Der Nutzen des vom Volumen her wichtigsten DMP „T2DM” ist momentan in Deutschland nicht eindeutig belegt. Auch die WINEG-Studie lässt einen deutlichen Nutzen des DMP nicht erkennen. Angesichts der noch immer ungeklärten Studienlage und der immensen Programmkosten fordert die TK die bestmögliche Evidenz zur Nutzenbewertung von DMP. Diese ist durch eine kassenübergreifende Evaluation von Routinedaten der Gesetzlichen Krankenversicherungen (GKV) vorstellbar, erfolgt idealerweise jedoch durch eine prospektive randomisierte Studie. Sollte nach gründlicher Prüfung ein akzeptables Kosten-Nutzen-Verhältnis nicht darstellbar sein, müssen die Bestandteile der Bündelintervention DMP einzeln geprüft, die Einschreibepraxis angepasst (vom Gießkannen- zum Pareto-Prinzip), in jedem Fall jedoch Fehlallokationen zugunsten besser geeigneter Interventionen abgestellt werden.

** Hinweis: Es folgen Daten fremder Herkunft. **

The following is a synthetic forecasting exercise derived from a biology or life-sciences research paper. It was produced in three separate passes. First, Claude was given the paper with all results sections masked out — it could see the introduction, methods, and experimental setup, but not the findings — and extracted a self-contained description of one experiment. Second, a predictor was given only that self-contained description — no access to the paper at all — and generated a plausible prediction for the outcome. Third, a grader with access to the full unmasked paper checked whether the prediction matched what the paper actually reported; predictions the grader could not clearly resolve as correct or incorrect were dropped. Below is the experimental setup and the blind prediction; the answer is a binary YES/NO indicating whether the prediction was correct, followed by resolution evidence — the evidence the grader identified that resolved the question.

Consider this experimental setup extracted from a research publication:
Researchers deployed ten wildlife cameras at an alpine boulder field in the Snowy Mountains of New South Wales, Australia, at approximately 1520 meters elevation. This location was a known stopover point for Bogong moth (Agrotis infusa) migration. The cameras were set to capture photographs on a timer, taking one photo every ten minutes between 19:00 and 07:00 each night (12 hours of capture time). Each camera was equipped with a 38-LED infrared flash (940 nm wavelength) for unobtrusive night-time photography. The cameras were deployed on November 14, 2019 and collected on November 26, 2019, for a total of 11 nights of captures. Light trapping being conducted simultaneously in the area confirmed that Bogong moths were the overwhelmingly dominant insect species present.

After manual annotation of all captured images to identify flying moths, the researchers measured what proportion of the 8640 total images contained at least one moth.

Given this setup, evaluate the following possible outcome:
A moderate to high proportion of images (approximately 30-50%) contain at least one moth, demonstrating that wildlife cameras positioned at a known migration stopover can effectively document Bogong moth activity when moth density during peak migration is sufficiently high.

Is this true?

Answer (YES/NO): NO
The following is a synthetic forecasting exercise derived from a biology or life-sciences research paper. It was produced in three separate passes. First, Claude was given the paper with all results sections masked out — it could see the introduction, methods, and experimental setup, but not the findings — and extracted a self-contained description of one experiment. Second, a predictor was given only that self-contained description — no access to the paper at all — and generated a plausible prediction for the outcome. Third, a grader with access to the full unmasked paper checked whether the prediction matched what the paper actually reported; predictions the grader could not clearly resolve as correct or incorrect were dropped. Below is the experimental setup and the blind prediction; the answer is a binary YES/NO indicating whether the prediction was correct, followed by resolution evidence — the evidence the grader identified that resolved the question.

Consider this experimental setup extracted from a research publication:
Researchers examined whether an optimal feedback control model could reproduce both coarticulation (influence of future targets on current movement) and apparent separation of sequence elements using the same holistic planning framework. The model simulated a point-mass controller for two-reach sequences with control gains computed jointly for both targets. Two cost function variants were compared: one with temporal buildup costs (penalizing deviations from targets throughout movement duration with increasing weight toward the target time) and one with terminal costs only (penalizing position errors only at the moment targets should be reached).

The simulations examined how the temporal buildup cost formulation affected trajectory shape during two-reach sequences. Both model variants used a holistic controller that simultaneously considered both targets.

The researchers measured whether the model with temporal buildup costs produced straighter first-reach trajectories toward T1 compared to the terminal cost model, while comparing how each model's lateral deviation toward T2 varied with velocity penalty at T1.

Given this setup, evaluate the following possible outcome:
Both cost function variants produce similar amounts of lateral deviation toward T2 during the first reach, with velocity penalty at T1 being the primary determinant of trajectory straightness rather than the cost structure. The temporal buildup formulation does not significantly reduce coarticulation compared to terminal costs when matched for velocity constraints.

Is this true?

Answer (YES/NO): YES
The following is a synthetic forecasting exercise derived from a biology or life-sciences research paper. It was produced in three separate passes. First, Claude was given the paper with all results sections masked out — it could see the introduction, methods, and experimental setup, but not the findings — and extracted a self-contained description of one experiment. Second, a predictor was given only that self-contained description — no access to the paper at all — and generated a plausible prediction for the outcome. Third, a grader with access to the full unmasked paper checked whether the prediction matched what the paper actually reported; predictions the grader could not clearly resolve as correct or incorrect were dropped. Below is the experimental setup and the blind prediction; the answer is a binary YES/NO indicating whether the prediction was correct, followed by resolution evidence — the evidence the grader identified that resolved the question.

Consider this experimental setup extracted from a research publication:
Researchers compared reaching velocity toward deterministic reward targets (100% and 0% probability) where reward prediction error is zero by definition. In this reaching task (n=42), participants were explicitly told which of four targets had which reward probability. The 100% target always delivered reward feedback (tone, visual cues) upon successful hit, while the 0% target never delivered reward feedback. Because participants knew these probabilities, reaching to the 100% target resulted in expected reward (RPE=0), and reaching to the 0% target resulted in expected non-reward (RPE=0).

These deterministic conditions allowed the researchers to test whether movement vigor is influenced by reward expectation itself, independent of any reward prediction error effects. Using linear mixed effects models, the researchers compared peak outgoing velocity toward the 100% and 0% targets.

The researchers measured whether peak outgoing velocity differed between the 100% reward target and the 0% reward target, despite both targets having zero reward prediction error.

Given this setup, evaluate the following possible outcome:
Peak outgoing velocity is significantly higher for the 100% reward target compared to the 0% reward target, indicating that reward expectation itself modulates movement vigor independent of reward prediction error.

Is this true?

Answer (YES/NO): YES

Autorenerklärung: Das Wissenschaftliche Institut der TK für Nutzen und Effizienz im Gesundheitswesen (WINEG) hat zur Aufgabe, die Wertigkeit von Innovationen und neuen programmatischen Ansätzen innerhalb der GKV zu hinterfragen. Die Autoren erklären, dass aufgrund ihrer Zugehörigkeit zur Techniker Krankenkasse ein potenzieller Interessenskonflikt im Sinne der Richtlinien des International Committee of Medical Journal Editors besteht.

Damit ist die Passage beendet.